鳏夫教授的凶神男友回来后(11)
“我,的,老,天!看我发现了什么,抽屉里的套套少了一盒!!”
实验室沸腾了,不知道还以为他们搞科研搞疯了。
实验室里被打了鸡血,门外的许昼却开始退缩。
许昼承认自己冲动了,只不过是一句“新年快乐,学长”就让许昼难以自控,想陪文怀君过元旦的心情瞬间压倒一切。
他站在研究所门口,看着微信上自己发出去的“出来开门,这里要刷卡”,恨不得退回去把自己掐晕。

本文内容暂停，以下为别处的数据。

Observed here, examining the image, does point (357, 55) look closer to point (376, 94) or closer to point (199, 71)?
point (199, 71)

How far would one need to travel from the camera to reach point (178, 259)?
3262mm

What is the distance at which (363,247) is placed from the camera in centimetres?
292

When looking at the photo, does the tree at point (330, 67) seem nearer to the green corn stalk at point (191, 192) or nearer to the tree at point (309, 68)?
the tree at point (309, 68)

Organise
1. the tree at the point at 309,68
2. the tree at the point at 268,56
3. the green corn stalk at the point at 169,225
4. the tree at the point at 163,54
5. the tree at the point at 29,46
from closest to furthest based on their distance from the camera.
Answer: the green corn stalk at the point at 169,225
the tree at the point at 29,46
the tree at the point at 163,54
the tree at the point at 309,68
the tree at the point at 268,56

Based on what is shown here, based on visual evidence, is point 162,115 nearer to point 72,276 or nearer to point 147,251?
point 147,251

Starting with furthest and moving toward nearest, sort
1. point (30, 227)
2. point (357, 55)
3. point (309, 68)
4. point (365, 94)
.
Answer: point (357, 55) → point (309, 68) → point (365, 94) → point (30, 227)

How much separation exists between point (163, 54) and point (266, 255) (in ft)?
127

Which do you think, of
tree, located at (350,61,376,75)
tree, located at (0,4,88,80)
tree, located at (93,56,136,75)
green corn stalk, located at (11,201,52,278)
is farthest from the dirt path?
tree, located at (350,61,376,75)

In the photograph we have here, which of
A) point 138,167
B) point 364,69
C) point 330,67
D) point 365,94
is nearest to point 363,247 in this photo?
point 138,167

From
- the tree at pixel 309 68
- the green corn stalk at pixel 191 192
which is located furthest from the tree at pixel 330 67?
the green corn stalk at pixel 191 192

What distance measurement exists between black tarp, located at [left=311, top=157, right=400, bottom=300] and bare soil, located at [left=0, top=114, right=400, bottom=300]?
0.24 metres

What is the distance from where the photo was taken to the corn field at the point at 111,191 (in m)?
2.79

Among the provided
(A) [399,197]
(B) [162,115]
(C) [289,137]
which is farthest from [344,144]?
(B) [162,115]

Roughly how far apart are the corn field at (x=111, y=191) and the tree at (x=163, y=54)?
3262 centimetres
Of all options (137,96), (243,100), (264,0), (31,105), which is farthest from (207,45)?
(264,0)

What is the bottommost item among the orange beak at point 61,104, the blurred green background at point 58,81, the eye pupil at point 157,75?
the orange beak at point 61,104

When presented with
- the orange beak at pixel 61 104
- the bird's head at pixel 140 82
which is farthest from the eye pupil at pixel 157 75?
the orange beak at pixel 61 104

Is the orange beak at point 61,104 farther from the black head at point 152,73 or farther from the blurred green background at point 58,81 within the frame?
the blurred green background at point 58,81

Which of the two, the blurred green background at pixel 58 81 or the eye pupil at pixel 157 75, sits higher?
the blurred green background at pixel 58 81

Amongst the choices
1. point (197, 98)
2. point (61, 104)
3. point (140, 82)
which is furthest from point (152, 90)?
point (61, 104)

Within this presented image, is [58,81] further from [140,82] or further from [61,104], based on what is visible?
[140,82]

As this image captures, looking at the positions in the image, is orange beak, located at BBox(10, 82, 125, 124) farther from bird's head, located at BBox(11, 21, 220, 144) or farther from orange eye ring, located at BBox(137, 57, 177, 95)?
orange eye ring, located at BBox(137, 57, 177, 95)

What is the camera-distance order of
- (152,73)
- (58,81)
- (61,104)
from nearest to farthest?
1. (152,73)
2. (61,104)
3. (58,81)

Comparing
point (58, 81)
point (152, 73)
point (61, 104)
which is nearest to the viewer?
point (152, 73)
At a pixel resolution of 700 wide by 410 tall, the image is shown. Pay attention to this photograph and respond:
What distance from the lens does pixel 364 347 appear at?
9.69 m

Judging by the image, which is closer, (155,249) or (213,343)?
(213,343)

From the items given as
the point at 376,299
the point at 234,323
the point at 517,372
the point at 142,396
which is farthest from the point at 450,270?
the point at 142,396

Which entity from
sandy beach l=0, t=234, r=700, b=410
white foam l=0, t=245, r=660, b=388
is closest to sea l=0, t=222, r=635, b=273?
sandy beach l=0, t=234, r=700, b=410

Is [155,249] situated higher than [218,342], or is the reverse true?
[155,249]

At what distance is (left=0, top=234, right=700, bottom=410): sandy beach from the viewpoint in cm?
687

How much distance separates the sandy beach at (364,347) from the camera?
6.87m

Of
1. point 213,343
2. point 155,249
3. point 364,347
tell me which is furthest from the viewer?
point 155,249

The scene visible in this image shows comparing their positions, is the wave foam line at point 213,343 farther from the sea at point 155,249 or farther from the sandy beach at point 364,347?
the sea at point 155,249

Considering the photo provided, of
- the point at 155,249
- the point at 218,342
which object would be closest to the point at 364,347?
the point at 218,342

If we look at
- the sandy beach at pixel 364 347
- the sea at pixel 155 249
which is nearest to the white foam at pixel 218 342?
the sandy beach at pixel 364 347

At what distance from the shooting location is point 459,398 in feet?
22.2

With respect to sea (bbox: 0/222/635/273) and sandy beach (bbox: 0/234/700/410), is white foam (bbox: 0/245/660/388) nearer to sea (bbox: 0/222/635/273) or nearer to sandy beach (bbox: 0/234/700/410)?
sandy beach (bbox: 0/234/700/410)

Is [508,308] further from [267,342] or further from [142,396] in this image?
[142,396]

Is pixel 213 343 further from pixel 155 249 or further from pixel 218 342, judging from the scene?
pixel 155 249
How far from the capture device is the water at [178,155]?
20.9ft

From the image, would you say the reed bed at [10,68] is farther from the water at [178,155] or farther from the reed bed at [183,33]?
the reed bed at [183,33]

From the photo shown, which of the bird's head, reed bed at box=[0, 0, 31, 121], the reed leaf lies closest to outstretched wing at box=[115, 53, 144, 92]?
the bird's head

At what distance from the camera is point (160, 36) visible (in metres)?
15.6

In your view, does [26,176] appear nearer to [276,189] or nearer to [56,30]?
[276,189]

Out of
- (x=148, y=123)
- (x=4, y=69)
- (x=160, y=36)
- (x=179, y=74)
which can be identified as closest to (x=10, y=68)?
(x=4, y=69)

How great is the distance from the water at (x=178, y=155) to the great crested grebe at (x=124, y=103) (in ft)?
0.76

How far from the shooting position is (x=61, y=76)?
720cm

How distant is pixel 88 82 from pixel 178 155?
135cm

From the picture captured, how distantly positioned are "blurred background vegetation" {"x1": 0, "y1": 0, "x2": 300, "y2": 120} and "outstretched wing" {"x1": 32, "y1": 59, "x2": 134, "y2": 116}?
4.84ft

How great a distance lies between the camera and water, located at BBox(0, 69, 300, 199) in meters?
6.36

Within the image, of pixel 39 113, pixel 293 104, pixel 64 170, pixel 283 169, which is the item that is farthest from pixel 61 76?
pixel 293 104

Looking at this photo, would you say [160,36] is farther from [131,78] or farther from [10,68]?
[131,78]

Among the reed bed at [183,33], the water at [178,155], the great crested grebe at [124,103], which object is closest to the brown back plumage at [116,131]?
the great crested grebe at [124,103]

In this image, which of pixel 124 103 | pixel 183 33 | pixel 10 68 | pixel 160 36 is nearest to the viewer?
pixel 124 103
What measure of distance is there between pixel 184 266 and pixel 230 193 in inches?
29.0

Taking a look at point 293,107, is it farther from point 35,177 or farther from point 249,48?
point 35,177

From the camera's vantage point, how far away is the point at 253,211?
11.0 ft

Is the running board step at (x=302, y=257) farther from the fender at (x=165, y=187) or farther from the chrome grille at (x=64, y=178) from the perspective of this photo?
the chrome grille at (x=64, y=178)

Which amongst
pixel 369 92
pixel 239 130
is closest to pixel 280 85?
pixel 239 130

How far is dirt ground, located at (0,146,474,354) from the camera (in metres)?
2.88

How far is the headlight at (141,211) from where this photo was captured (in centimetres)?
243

但文怀君完全没给他时间反悔,因为只隔了五分钟,文怀君就出现在了门口。
走廊很暗,只剩下一个暖黄的壁灯亮着,文怀君的气息倏然靠近,他弯下腰给了许昼一个虚虚的拥抱,沉缓的低音像羽毛一样落在许昼耳边:“谢谢你过来。”
许昼耳尖一颤,在暗色的掩护下红了半张脸,他没料到文怀君突然这么直球,大概是深夜为失控提供了合法性。
“……你数据跑完了吗?”许昼问。
“快了,明天再弄,这个不急。”文怀君说。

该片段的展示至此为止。